- _Try it_: Return the listing below word for word.

- _Supplied material_:
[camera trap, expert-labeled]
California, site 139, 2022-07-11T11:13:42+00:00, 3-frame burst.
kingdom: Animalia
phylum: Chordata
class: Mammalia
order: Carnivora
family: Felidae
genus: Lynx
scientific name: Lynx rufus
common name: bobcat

- _Solution to the problem_:
[camera trap, expert-labeled]
California, site 139, 2022-07-11T11:13:42+00:00, 3-frame burst.
kingdom: Animalia
phylum: Chordata
class: Mammalia
order: Carnivora
family: Felidae
genus: Lynx
scientific name: Lynx rufus
common name: bobcat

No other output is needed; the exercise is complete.